本文 ▸
=-=-=-=-=
旬彩もろきち

料理研究家や料理人、料理を愛する人のために、食の魅力や食文化の知識を発信します。また、飲食店経営のための経営学的知識や、ワンランク上の料理をするための科学的知識もあわせて紹介します。

肉じゃがは和食ではない?和食の定義とは:食文化講義2

母の味の代名詞ともいえる肉じゃが。

和食の神髄である出汁をベースに、じゃがいも、人参、豚肉や牛肉、きぬさや。家庭によってはこんにゃくを入れたりニンニクやショウガで味を引き締めたりと、非常に多様性に富んだ国民的料理です。

 

しかし、少し歴史を振り返ると、肉じゃがを「和食」として扱うことに疑念が生じます。今日は、肉じゃがを題材として和食が何かを再確認し、これからの和食がいかなる運命を歩みうるか、その可能性について議論したいと思います。

 

和食の4つの特徴について

2013年の12月、和食がユネスコ無形文化遺産に登録されました。

その際に和食の4つの特徴が提示されました。
=-=-=-=-=
データ部分 ▸
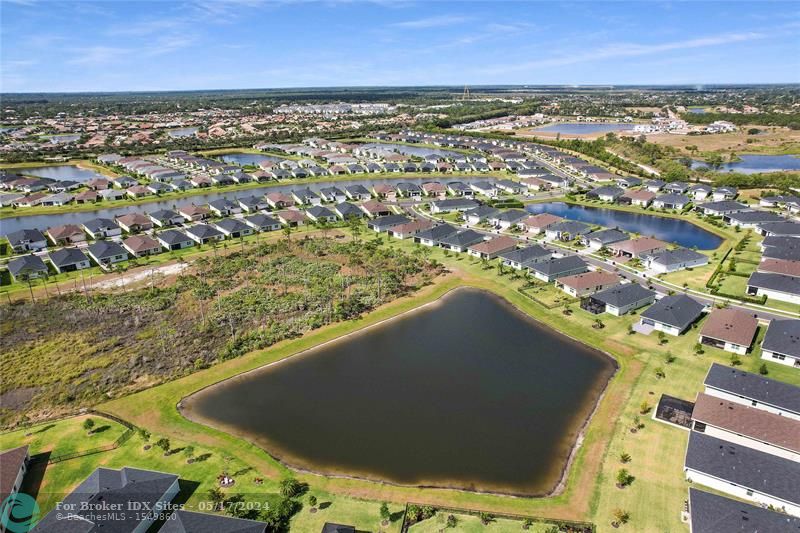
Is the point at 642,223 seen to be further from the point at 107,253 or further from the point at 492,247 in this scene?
the point at 107,253

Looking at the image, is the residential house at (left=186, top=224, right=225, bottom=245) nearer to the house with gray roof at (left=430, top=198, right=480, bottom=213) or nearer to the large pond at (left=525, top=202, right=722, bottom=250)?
=-=-=-=-=
次の課題 ▸
A – 肉じゃがと和食の文章にある「2013年の12月、和食がユネスコ無形文化遺産に登録されました。」という一文を英語に訳してください。
B – 肉じゃがと和食の文章が終わったところから、その続きを書き足してください。
ここにある行は、この作業には関係ありません。

解答例 ▸
A – In December 2013, washoku was registered as a UNESCO Intangible Cultural Heritage.

B –
  1. 多様で新鮮な食材とその持ち味の尊重
  2. 健康的な食生活を支える栄養バランス
  3. 自然の美しさや季節の移ろいの表現
  4. 正月などの年中行事との密接な関わり
 

 

農林水産省が公表しているページで詳細を見ると、日本で育まれた食文化の各要素が相まって「無形文化遺産としての和食」を構成しているということがわかります。

http://www.maff.go.jp/j/keikaku/syokubunka/ich/

 

この中で今回注目したい特徴は、料理の構成に言及している2つ目です。『2.健康的な食生活を支える栄養バランス』の項目の説明には下記の文言が記されています。

 

『一汁三菜を基本とする日本の食事スタイルは理想的な栄養バランスと言われています。また、「うま味」を上手に使うことによって動物性油脂の少ない食生活を実現しており、日本人の長寿や肥満防止に役立っています

 

なぜ「和食は健康的」といえるのか?

これには科学的解釈を加える必要があります。

まず、ヒトは塩味に敏感に反応します。全く塩を使わずに作った煮物を想像してみてください。きっと「味が薄い」とか「美味しくない」と感じるはずです。

煮物に限らず、醤油をつけない刺身、素焼きの椎茸、タレをかけない納豆、茹でただけの豚肉…どれも同じように何か物足りないと感じるはずです。

 

逆に、塩だけなめても「美味しい!」とは感じませんよね。

つまり、ヒトが物を食べて美味しいと感じる条件には「塩味+油脂」または「塩味+旨味」、或いは、「塩味+旨味+油脂」という構図が必要なのです。言い換えると、ヒトは塩味・油脂・旨味の相乗効果に敏感に反応し、それらを好んで食べる習性があるのです。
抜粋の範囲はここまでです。